The shrine office announced on Tuesday that it is running a campaign from June 5 until Dec. 31, 2022 to find the descendants of those who donated to keep the admiral's land. The shrine office released on its official website (hcs.cha.go.kr) the list of the names of some 20,000 donators and 400 groups who had sent money to protect
Admiral Yi's land currently located in Asan City, South Chungcheong Province in May 1931 when it was about to be handed over to a Japanese bank via auction. Applicants can search for the names of their ancestors on the list, click the confirmation button after checking the donator profile and attach verification documents such as family register or genealogical records for submission. The shrine office plans to deliver the offspring the plaque of appreciation issued by the Cultural Heritage Administration and invite them to a cultural event.

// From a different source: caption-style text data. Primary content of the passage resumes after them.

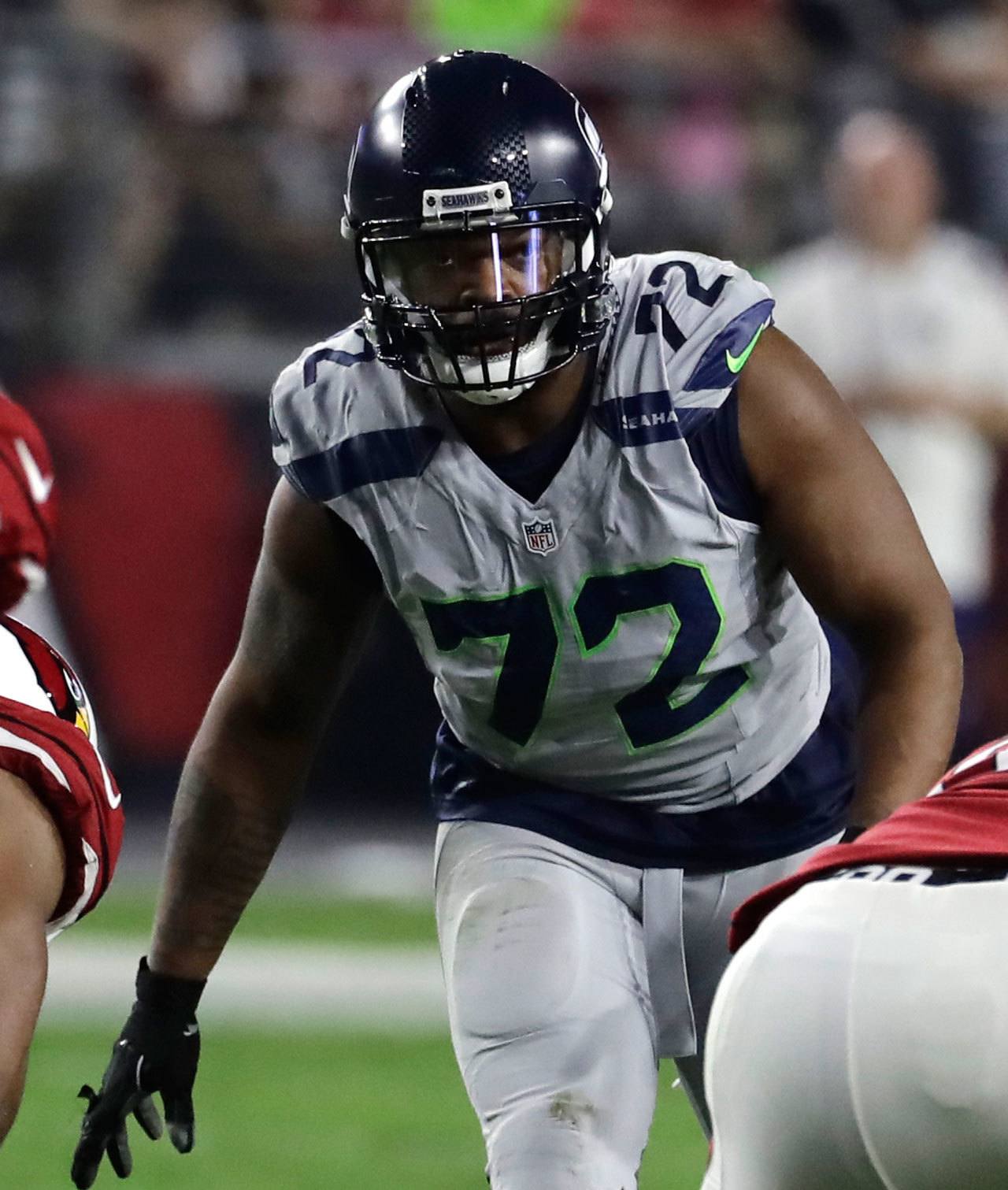 Seahawks defensive end Michael Bennett (72) awaits the snap during a game against the Cardinals on Oct. 23 in Glendale, Ariz. (AP Photo/Rick Scuteri)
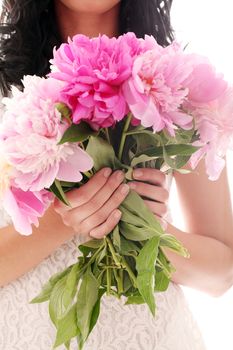 Beautiful bouquet of rose peonies in woman's hands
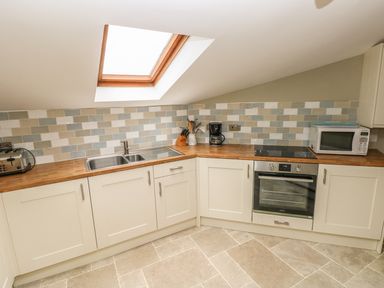 A kitchen with a double sink a toaster a knife block a coffee maker a microwave and an oven at Foxglove Cottage in Little Haven near Haverfordwest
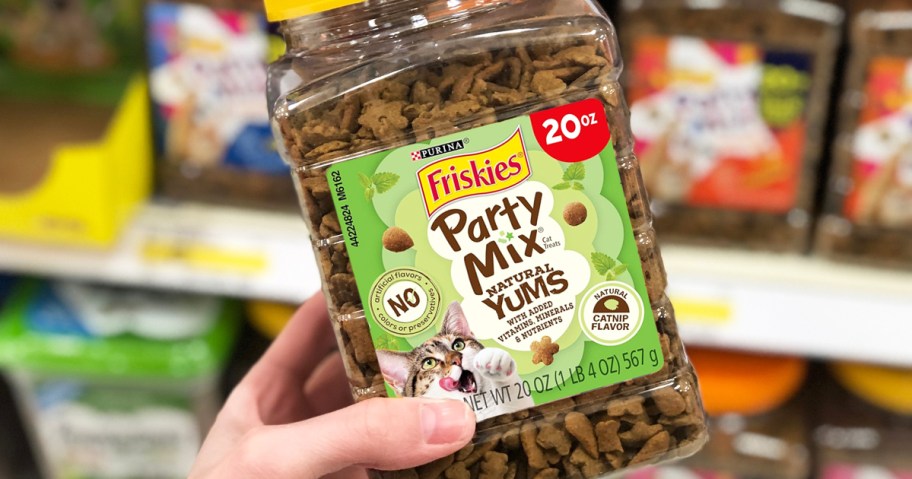 hand holding a container of Friskies Party Mix Cat Treats in store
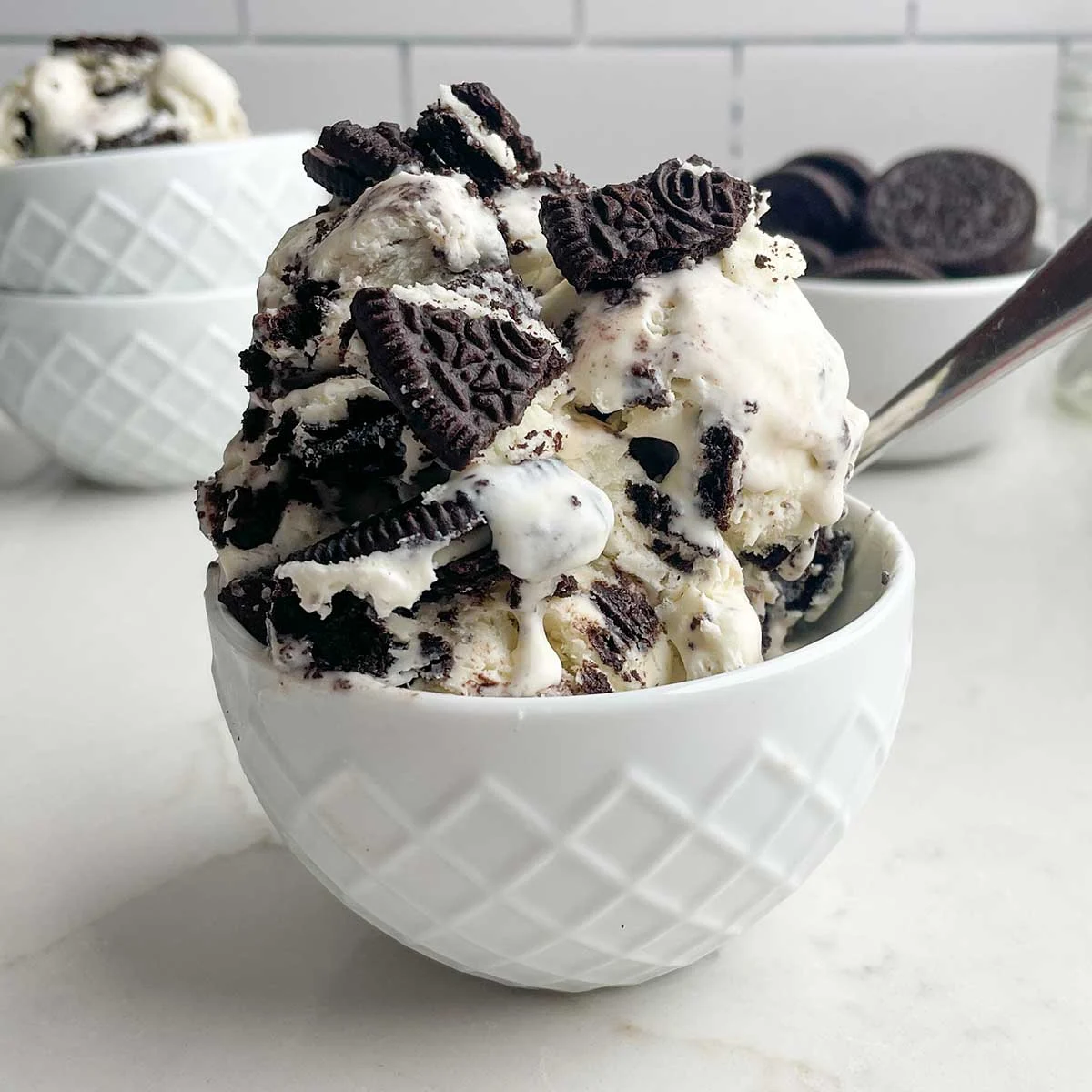 A bowl filled with cookies and cream ice cream.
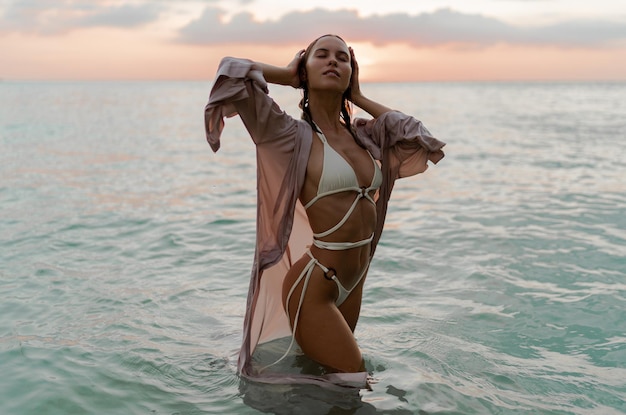 Gratis foto mode foto van verleidelijke model met perfect lichaam poseren op het tropische strand. zonsondergang collots.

The donation movement to protect the admiral's land began on May 13, 1931 when The Dong-A Ilbo published the article titled "Admiral Yi Sun-shin's Land to be Sold for 2,000 Korean Won at Auction." Starting from the next day, the newspaper company was inundated with letters enclosed with money. Thanks to the donation, the land was reclaimed in June 1932 and the shrine was also expanded. The shrine was first established in 1706 and was abolished in 1868 during the reign of Daewongun, a regent of Joseon Dynasty. This year marks the 90th anniversary of the expansion of Hyeonchungsa Shrine.